予算繰りのためのあいさつ回りなど、辺境とはいえ地方領主の子である身分以上に面倒事に鍛えられた。
権力と金は切っても切れない。無ければ頭を下げて掻き集めるしかないのだ。
おかげで憂さ晴らしの種に困る。自分好みの女を捕虜に出来るのであれば良いのだが、これが難しい。

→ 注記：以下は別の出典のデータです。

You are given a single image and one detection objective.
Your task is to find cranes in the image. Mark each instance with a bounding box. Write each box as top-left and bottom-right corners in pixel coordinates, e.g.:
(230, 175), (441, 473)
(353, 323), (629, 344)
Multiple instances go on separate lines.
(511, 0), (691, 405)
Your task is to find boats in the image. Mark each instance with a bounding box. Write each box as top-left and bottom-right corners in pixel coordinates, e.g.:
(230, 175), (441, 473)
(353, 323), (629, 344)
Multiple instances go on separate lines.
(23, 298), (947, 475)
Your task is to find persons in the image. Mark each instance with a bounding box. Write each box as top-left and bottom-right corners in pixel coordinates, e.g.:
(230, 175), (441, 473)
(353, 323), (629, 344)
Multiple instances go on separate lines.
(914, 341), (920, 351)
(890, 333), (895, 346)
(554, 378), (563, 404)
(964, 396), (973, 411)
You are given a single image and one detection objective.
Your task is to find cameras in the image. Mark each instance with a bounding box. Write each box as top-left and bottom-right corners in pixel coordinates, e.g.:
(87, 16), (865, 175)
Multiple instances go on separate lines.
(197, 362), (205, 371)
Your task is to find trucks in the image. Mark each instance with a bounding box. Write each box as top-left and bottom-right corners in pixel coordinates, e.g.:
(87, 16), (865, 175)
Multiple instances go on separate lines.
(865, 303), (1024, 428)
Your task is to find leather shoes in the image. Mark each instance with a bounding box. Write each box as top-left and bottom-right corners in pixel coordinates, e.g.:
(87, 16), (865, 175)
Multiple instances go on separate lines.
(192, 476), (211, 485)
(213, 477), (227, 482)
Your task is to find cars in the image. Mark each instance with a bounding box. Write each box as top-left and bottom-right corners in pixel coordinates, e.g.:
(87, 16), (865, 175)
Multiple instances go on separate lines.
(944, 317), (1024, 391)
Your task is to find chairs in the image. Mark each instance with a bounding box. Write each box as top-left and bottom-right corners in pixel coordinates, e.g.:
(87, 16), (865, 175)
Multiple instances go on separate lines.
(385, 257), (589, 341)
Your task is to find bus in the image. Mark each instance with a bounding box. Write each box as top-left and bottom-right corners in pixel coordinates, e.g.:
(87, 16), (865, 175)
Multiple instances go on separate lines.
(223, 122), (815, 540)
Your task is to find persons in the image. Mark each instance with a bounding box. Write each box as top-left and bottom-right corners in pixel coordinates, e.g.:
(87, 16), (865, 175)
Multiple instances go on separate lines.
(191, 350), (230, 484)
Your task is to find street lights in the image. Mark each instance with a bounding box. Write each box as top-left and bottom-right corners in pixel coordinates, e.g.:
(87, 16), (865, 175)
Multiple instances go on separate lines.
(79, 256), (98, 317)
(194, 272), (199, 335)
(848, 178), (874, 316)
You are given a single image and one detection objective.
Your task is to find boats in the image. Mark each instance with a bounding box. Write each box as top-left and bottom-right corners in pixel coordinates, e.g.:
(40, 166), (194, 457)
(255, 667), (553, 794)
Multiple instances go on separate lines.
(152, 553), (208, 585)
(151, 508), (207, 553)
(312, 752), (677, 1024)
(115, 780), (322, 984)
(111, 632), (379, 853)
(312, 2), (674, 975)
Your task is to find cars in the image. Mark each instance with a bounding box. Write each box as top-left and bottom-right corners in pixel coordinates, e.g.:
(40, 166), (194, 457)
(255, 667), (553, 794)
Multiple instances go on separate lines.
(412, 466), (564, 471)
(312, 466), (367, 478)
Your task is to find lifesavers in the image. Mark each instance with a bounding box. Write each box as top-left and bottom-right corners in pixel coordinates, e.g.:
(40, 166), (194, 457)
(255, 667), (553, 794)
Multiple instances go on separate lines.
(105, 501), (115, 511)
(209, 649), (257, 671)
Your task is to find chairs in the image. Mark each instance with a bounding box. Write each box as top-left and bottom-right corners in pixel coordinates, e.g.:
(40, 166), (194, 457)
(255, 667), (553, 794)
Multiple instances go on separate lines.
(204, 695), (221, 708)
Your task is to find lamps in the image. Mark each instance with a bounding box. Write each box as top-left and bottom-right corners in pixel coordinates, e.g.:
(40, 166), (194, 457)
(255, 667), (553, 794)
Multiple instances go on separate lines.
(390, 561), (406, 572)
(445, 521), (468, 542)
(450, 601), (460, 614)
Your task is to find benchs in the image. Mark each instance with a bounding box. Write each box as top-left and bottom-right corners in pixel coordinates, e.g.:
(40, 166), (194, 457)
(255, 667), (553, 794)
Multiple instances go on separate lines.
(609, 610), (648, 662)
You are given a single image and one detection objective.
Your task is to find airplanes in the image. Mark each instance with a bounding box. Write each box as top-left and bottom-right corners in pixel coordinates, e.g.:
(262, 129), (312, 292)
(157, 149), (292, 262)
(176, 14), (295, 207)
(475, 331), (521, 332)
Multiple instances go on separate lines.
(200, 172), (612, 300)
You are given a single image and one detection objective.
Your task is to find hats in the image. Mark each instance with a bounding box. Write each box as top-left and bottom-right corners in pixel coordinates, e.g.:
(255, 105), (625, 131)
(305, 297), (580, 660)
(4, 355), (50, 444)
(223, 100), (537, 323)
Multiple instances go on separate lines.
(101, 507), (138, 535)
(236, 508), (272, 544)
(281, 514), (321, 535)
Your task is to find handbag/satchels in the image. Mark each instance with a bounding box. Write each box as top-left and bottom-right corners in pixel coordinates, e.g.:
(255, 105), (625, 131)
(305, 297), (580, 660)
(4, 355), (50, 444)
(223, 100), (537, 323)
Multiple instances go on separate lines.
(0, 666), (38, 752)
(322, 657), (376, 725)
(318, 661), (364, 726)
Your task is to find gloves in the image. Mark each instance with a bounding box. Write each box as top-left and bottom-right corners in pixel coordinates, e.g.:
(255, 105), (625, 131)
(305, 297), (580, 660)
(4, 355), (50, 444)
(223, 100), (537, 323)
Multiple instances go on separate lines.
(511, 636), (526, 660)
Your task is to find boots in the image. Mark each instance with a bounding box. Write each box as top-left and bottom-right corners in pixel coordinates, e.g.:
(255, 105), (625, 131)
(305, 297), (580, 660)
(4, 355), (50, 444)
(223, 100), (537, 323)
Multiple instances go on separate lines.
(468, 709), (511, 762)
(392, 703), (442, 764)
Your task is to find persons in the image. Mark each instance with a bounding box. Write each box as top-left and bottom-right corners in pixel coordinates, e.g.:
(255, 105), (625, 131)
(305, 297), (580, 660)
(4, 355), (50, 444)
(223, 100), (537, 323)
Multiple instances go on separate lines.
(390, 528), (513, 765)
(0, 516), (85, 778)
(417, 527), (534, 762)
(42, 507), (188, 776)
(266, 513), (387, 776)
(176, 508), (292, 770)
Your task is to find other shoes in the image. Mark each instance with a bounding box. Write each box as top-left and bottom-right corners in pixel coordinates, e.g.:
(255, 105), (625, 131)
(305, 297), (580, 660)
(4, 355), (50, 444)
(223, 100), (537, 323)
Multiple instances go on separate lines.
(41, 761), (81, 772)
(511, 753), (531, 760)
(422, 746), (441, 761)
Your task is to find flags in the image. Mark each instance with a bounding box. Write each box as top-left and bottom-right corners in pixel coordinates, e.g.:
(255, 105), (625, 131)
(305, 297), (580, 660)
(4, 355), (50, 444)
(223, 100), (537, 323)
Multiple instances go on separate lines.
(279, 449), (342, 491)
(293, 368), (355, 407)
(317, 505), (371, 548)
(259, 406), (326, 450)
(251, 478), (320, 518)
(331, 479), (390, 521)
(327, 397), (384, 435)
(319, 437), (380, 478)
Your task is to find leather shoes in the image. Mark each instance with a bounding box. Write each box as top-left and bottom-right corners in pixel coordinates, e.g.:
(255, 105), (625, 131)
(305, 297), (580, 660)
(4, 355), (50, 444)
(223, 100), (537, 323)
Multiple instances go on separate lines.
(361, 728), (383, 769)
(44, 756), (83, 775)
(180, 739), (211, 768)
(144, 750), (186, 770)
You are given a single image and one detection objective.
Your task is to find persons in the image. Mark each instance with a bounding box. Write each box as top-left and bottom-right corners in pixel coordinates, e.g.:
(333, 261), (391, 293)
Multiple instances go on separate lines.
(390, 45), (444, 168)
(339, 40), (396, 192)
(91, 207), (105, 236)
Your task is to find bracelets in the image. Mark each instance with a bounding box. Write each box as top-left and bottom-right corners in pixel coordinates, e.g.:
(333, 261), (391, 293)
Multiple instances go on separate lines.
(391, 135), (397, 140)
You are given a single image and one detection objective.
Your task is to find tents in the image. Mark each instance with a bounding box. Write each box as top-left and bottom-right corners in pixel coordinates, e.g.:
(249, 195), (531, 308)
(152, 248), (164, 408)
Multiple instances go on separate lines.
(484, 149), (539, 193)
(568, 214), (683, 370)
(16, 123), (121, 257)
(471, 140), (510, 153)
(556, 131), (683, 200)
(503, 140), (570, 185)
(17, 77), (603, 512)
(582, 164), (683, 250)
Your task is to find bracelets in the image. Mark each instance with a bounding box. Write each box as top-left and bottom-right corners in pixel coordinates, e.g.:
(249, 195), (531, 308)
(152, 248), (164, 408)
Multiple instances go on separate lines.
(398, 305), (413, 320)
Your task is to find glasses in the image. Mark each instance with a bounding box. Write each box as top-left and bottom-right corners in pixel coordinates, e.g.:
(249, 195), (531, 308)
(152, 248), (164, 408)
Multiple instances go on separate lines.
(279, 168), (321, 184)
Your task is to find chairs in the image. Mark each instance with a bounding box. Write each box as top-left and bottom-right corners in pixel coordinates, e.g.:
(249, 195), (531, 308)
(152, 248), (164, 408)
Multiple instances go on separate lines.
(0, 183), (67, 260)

魔術による通信、念話を傍受されずとも妨害されるのはざらだ。
手信号での意思疎通にも限界がある。あとは各個の判断と、想定を踏まえての訓練の反復。
それが数を抑えた、押さえざるを得ないからとはいえ、精鋭としての強みである。

「ありがと。勿論、それで良いわ。
 聞ける範囲で聞いたものをどうするかは、あとは私たち次第だから」

こうしたお茶の類は将だけではない。第十師団麾下の兵たちにも等しく出している。
日々の訓練と戦場の厳しさは、何もないままでは乗り切れない。
兵を養うためにも、軍費に割く糧秣類の割合は大きい。

補充品の具合など、興味深い話を聞きつつ、茶を飲み交わし――。

ご案内:「タナール砦」からアマーリエさんが去りました。